(Short task) Write out, word for word, everything below from the line containing "Visually comparing them, is" down to the final line.

(Records provided)
^^^^^^^^
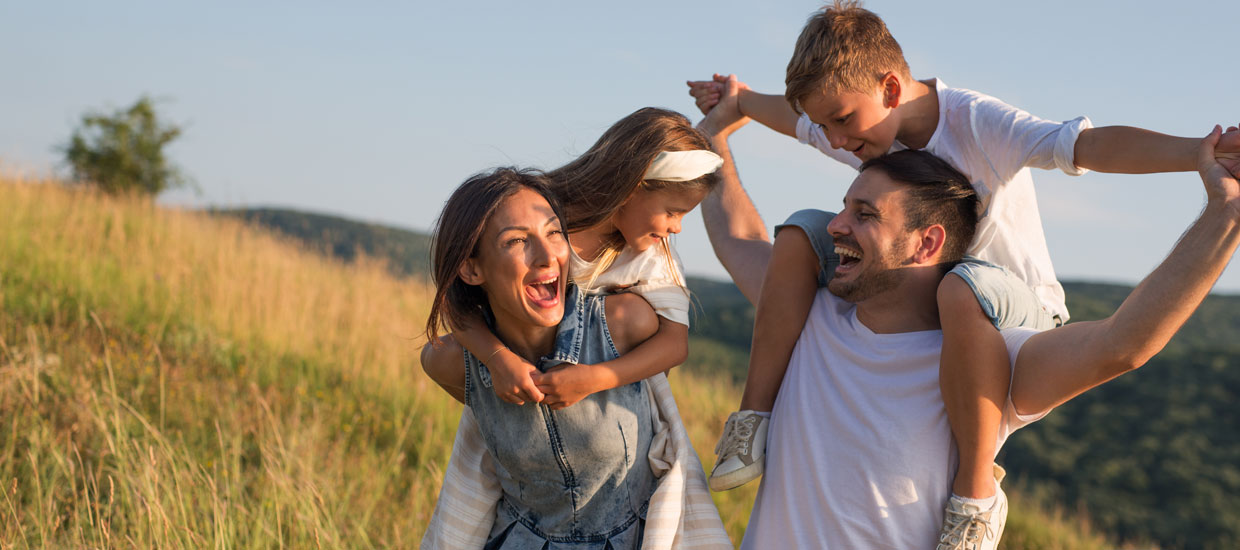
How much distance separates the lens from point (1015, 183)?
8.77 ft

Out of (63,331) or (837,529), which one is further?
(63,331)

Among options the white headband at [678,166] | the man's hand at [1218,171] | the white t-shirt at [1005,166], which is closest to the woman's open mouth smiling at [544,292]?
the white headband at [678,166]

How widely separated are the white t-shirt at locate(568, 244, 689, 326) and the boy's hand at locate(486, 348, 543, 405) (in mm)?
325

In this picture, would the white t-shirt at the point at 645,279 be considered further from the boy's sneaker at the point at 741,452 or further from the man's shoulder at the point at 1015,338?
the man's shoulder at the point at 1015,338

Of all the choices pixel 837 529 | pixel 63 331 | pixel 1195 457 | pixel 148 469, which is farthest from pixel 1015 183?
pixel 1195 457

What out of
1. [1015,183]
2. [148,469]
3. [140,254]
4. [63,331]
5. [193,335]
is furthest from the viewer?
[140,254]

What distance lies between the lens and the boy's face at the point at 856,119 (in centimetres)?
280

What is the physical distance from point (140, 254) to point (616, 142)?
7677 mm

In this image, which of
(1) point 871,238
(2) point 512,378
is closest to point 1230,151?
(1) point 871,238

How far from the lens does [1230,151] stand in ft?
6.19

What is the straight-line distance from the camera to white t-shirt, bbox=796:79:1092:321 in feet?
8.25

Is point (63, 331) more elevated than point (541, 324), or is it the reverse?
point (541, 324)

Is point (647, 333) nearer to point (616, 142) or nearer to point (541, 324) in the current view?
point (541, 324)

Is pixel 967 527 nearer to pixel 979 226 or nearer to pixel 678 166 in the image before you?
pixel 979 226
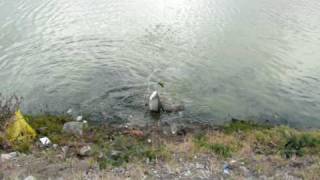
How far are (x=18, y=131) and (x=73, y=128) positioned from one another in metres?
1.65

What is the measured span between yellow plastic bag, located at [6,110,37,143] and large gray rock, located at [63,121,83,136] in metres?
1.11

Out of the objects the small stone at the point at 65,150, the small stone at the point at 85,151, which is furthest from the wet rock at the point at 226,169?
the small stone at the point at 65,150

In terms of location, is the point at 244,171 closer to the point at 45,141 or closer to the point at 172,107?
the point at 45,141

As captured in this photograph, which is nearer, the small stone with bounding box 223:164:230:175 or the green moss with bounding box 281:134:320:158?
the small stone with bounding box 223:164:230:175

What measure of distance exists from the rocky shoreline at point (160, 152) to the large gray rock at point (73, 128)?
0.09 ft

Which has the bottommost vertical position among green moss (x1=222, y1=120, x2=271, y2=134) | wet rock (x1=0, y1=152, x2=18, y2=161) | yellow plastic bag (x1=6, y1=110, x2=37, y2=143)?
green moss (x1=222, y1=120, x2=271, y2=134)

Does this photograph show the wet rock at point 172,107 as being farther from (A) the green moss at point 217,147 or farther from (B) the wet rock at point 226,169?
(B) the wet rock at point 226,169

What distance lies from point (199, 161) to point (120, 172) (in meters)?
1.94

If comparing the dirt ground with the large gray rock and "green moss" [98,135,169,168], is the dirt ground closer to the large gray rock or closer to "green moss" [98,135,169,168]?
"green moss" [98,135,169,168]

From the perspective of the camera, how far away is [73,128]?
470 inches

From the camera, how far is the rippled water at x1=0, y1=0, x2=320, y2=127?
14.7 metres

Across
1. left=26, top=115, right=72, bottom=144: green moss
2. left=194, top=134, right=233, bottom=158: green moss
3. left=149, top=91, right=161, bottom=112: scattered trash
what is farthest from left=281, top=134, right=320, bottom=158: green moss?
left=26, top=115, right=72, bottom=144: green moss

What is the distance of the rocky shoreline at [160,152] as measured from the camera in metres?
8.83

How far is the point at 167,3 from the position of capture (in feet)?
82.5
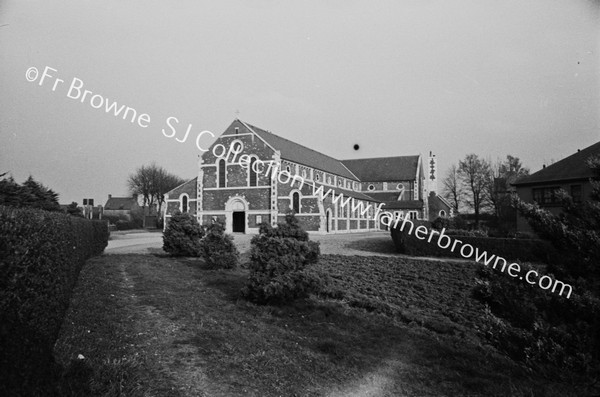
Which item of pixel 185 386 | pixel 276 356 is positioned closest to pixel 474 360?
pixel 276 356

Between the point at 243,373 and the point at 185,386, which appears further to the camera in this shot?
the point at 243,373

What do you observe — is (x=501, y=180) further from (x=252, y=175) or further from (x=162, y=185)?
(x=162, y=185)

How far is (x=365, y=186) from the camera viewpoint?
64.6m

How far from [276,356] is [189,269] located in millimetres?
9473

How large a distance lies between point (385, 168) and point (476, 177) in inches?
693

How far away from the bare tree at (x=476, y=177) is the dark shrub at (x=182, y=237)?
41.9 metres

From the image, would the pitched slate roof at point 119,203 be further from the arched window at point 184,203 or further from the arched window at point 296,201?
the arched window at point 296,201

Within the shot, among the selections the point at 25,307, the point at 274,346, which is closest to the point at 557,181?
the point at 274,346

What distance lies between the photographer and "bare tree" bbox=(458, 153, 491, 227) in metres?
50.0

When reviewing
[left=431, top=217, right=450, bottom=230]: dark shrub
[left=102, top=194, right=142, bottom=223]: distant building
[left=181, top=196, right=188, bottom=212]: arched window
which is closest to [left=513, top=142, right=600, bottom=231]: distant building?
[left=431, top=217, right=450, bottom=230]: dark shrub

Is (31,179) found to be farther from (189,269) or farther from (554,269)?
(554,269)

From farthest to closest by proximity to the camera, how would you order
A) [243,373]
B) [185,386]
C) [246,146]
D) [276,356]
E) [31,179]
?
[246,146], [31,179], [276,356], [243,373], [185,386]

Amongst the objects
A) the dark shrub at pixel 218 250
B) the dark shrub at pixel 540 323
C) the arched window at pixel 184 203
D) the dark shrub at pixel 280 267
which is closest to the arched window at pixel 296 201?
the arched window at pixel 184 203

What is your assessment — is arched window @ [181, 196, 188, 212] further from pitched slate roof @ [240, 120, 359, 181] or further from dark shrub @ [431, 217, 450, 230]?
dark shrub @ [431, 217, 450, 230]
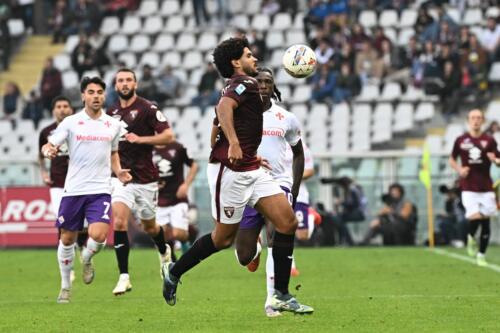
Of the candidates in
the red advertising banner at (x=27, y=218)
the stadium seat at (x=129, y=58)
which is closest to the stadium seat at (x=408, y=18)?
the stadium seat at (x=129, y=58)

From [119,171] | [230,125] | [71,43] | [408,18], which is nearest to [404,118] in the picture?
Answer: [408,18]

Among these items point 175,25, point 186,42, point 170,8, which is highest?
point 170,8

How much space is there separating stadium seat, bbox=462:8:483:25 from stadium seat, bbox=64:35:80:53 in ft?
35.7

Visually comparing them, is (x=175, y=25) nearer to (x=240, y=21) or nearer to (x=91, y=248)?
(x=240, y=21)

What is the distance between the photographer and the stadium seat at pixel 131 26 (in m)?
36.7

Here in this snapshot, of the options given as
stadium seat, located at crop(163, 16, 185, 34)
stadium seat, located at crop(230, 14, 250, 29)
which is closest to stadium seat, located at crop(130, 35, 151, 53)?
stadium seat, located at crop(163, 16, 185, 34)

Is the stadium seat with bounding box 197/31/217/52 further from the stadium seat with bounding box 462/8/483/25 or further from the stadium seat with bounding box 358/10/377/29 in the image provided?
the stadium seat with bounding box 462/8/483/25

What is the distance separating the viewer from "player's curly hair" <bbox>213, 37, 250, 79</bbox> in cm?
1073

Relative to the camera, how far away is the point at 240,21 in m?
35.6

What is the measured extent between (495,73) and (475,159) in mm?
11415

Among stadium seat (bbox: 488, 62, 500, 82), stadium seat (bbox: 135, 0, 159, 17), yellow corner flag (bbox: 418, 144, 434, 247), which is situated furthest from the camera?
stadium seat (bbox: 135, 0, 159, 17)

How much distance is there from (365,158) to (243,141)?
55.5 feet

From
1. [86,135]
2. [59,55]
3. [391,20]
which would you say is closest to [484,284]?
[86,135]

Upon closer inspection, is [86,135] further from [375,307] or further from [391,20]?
^^^^^^^^
(Exercise output)
Visually comparing them, is (x=175, y=25) nearer to (x=240, y=21) or nearer to (x=91, y=248)?
(x=240, y=21)

What is the distance between the photographer and the stadium seat at pixel 131 26 (in m)?
36.7

Here in this snapshot, of the options given as
stadium seat, located at crop(163, 16, 185, 34)
stadium seat, located at crop(230, 14, 250, 29)
which is closest to stadium seat, located at crop(130, 35, 151, 53)?
stadium seat, located at crop(163, 16, 185, 34)

Is the stadium seat with bounding box 197/31/217/52 further from the stadium seat with bounding box 462/8/483/25 or further from the stadium seat with bounding box 358/10/377/29 in the image provided?
the stadium seat with bounding box 462/8/483/25

What is the distance separating the viewer from "player's curly hair" <bbox>213, 37, 250, 79</bbox> in cm?
1073

Relative to the camera, how far away is the point at 240,21 in m?
35.6

What is the measured extent between (495,73) and (475,159) in mm?
11415

Among stadium seat (bbox: 488, 62, 500, 82), stadium seat (bbox: 135, 0, 159, 17), yellow corner flag (bbox: 418, 144, 434, 247), which is situated furthest from the camera?
stadium seat (bbox: 135, 0, 159, 17)

How much distance is there from (365,158) to (243,141)?
55.5 feet

From
1. [86,135]
2. [59,55]
3. [391,20]
which would you say is closest to [484,284]?
[86,135]

Upon closer inspection, is [86,135] further from [375,307] or further from [391,20]?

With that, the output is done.